Supercharging your HashMaps

There is plenty of content around that discuss the performance of the relative Java Collections classes, mostly in terms of adding and retrieving items and some of the specifics under the cover such as the effect of the initial capacity. HashMaps and HashSets are special cases that make heavy use of the Object.hashCode() contract and as such are particularly sensitive to the behaviour of that method.

This article was inspired by a couple of classes in the application I support at work. It has a couple of very large HashMaps, one containing several thousand properties and settings, and the other containing tens of thousands of translations. Since they are so pervasive their performance has a direct impact on the application, and since they are so large it was worth taking the time to see how they performed. From this I took a tangent to specifics affecting HashMap performance and the article below.

Firstly a recommendation: If you haven't read Joshua Bloch's Effective Java, you should. Much of the information below follows on from concepts in his book, but there is no replacement for the wealth contained in the book.

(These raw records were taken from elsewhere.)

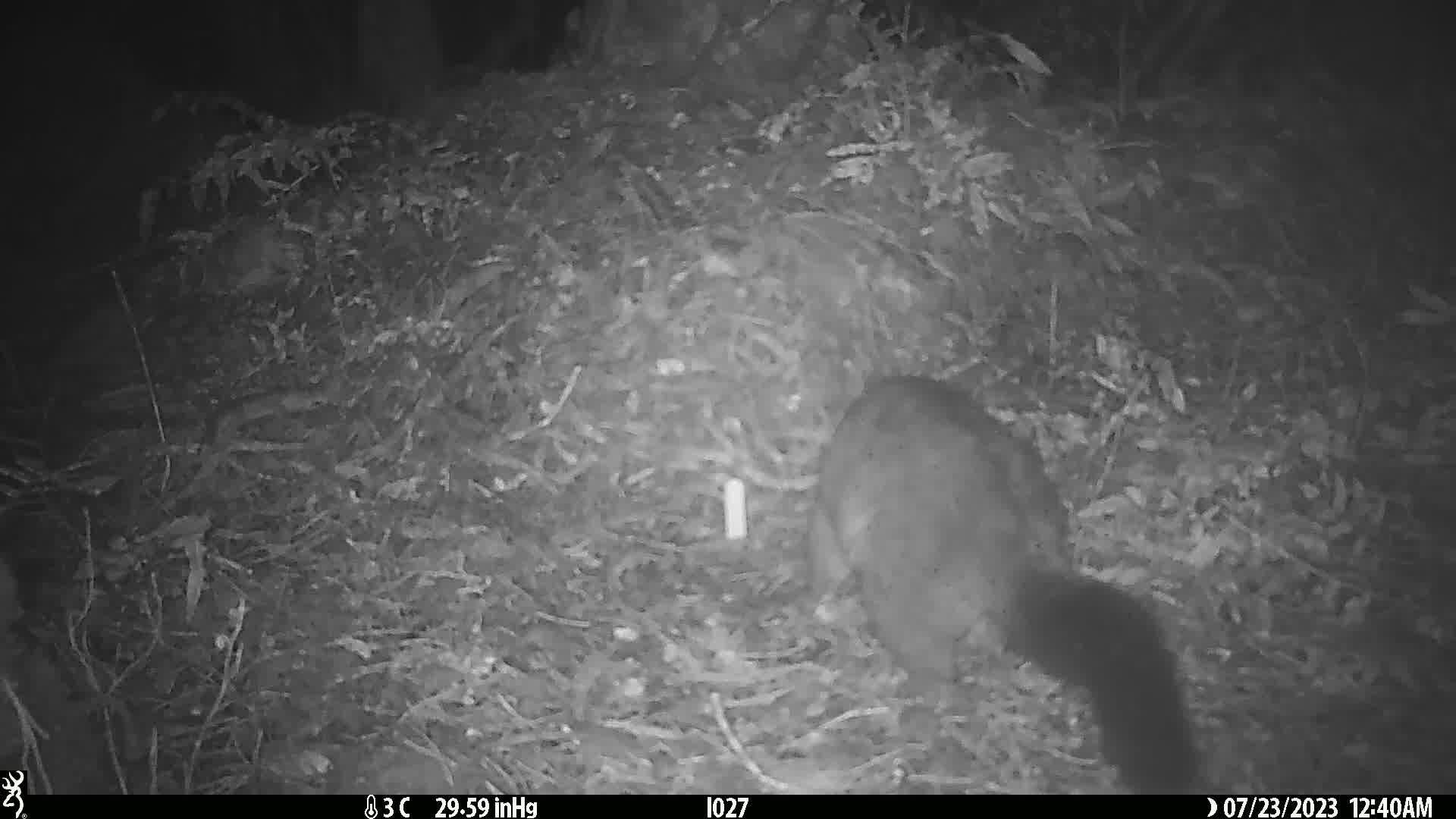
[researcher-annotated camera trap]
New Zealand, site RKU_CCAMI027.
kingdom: Animalia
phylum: Chordata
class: Mammalia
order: Diprotodontia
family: Phalangeridae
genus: Trichosurus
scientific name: Trichosurus vulpecula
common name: common brushtail possum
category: possum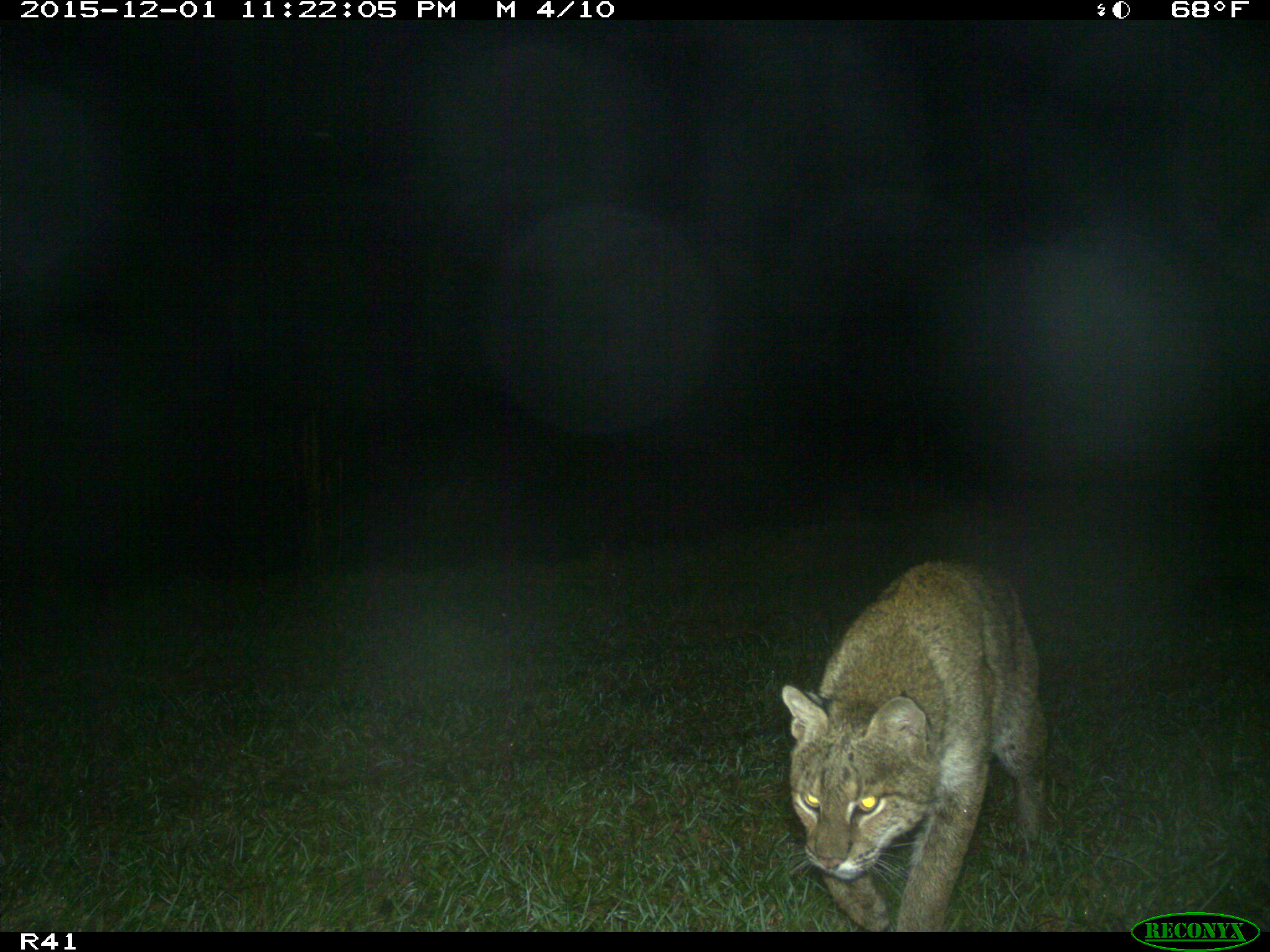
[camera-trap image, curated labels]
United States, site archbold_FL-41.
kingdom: Animalia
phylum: Chordata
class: Mammalia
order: Carnivora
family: Felidae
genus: Lynx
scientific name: Lynx rufus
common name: bobcat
Lynx rufus (bobcat).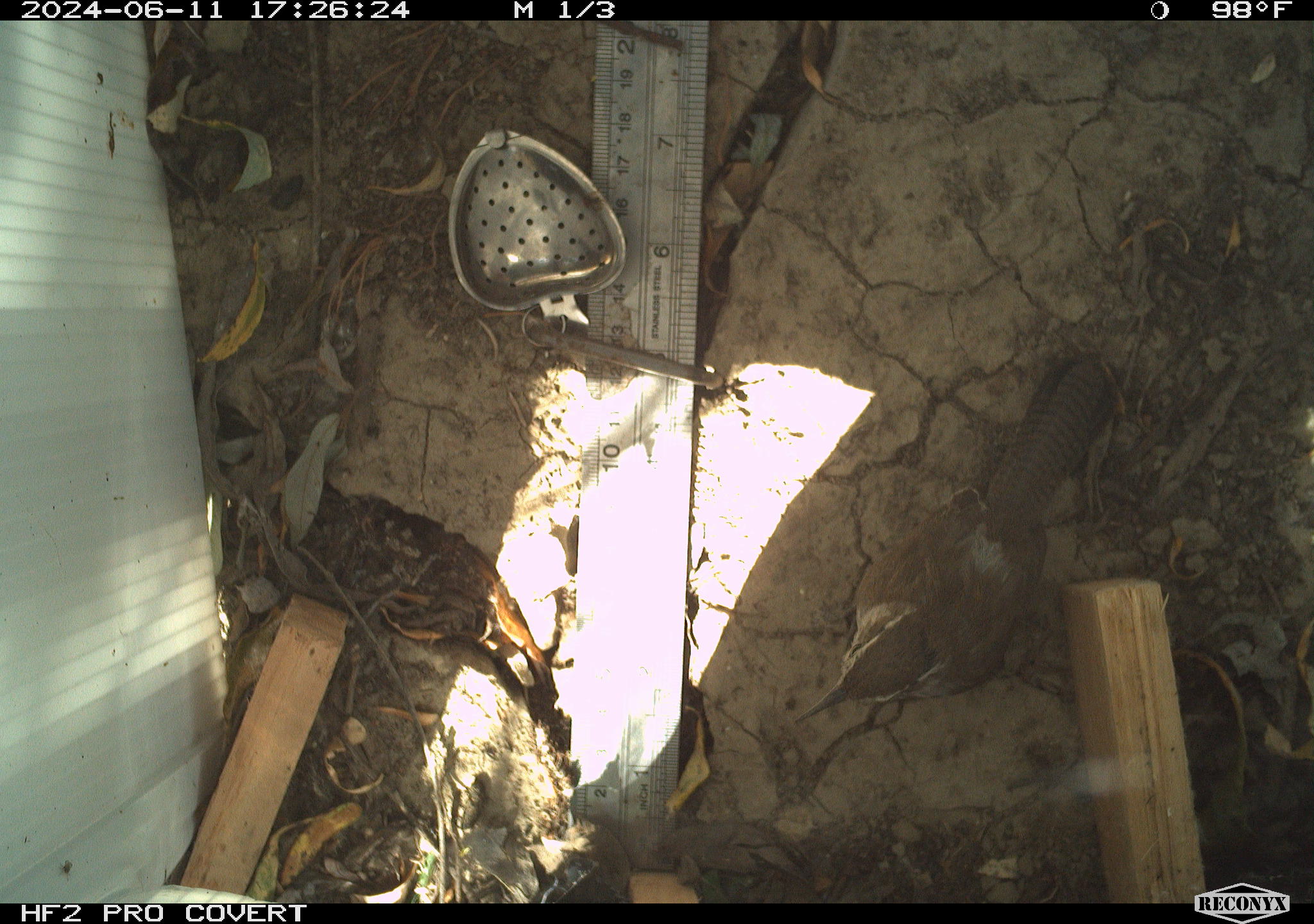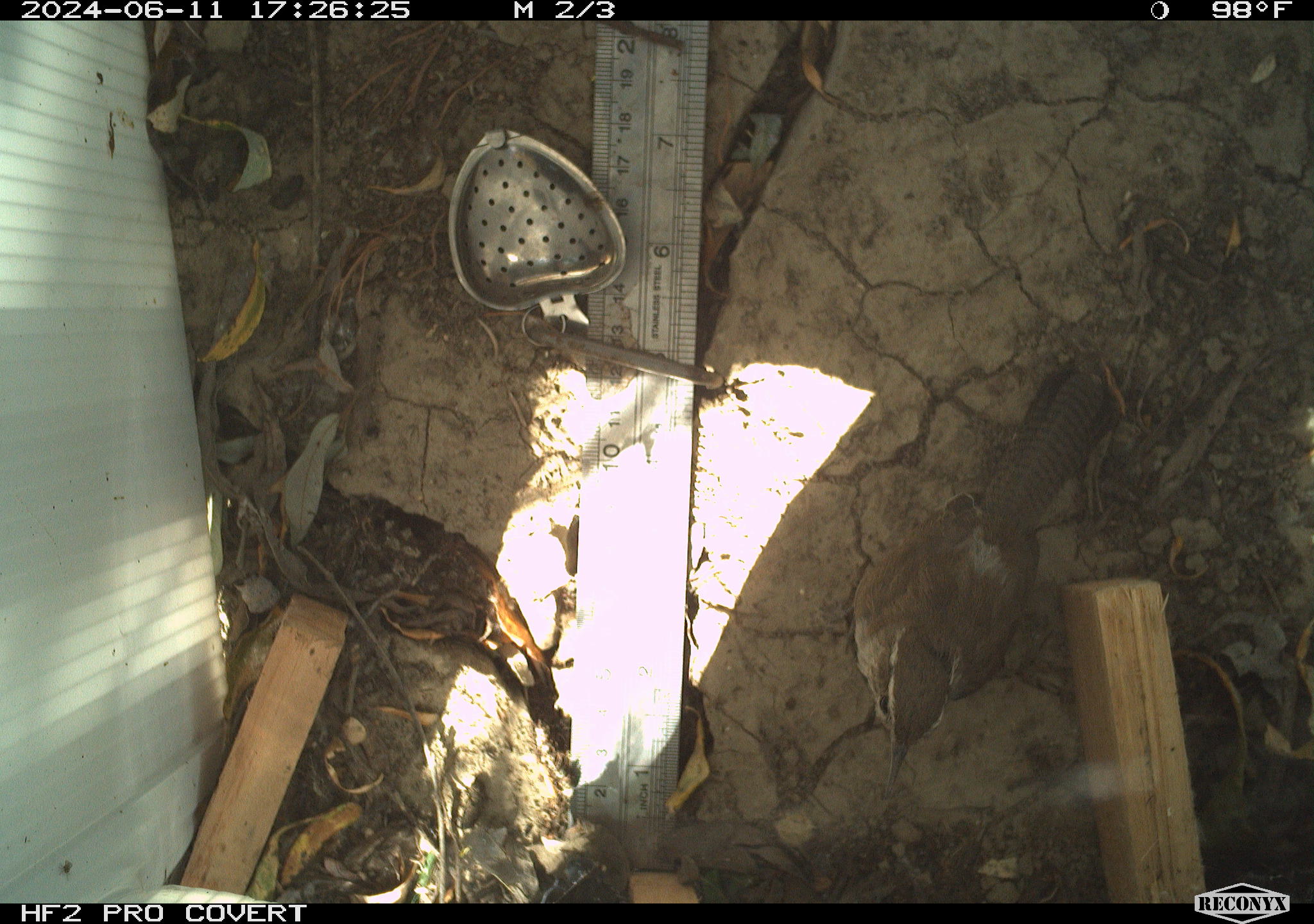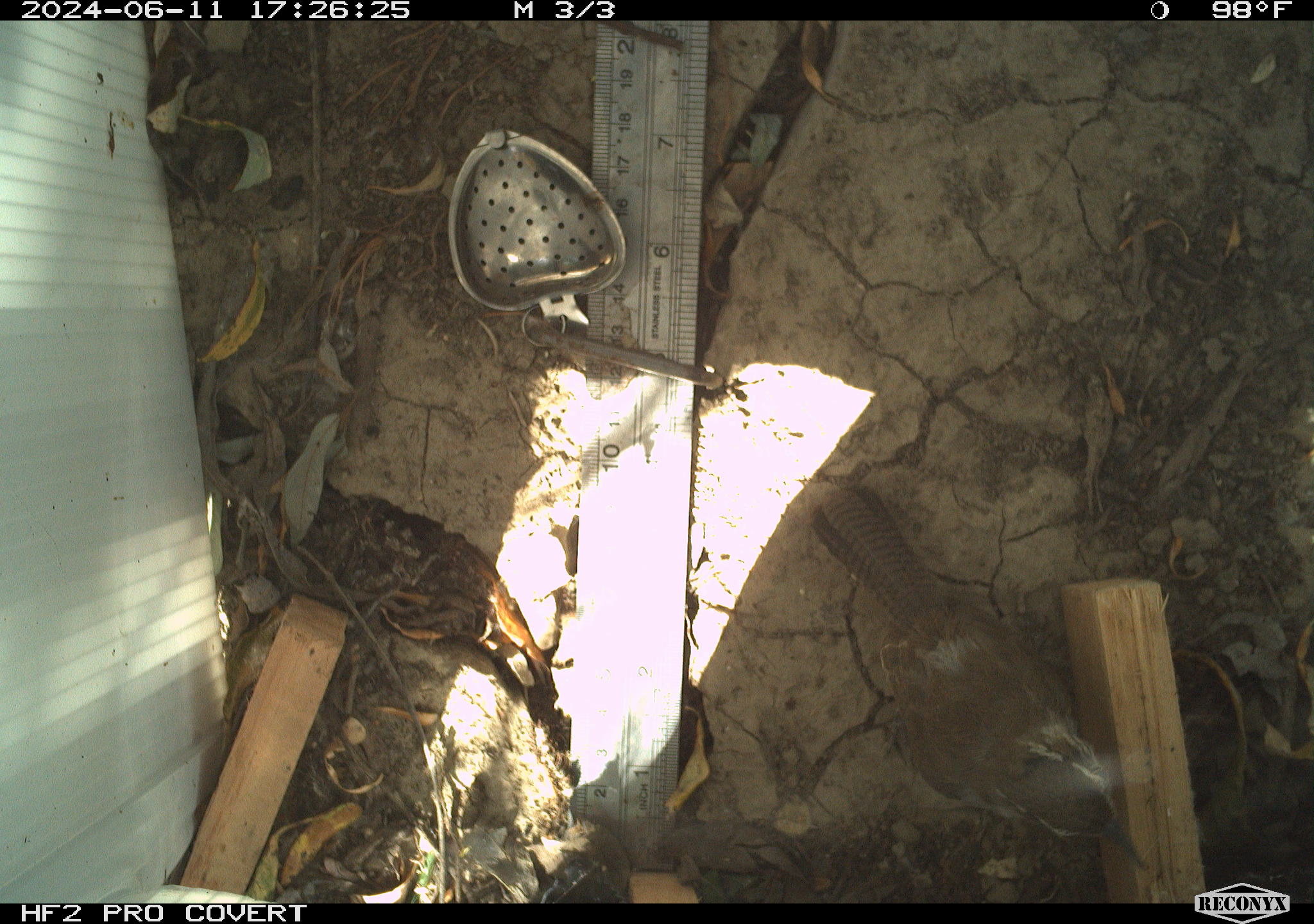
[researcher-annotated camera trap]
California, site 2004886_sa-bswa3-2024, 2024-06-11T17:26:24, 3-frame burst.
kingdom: Animalia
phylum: Chordata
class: Aves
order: Passeriformes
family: Troglodytidae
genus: Thryomanes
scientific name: Thryomanes bewickii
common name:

While looking at HashMaps, we will of course look at the effects on loading and retrieving data, but we'll also address the time to iterate the contents and combine the effects of the initial capacity at the same time. Having read the API, you are of course aware that the HashSet class is backed by a HashMap, which is why we cover one and not the other.

HashMaps With String Keys

Our HashMaps are keyed against either a String or Integer value, so I thought I would start with Strings.

Loading the Strings

I created three lists of random Strings containing 1,000 10,000 and 100,000 items. The Strings were from 5 to 10 characters long and all upper case.

The Strings values were loaded into an Array and the time taken to load them from the Array into the HashMap was measured for a variety of initial capacities and timed using something like this...


    long start = System.nanoTime();

    for (String key : array   ) {

        map.put(key, key);

    }

    System.out.println("Took " + (System.nanoTime() - start) / 1000000 + " ms");

Key Size	Initial Capacity	Load time (ms)

1000	10	4
1000	100	4
1000	1000	4
1000	10,000	4
1000	100,000	4
1000	1,000,000	4

10,000	10	20
10,000	100	20
10,000	1000	20
10,000	10,000	20
10,000	100,000	20
10,000	1,000,000	20

100,000	10	110
100,000	100	110
100,000	1000	110
100,000	10,000	110
100,000	100,000	110
100,000	1,000,000	110
Table 1 - String key loading times

These results are non-threatening and may even be a little faster than expected. It is certainly the case that you wouldn't think twice about putting 100,000 records in a HashMap if you knew it was going to take a tenth of a second to load.

Retrieving the Strings

Now that we have the data loaded, it isn't much good unless we can get it back out. Since HashMaps are renouned for their ability to return data quickly, we will start with that. Note that to make sure the time spent selecting an item doesn't affect our results, we will pick the first item from our initial list and load it repeatedly like this...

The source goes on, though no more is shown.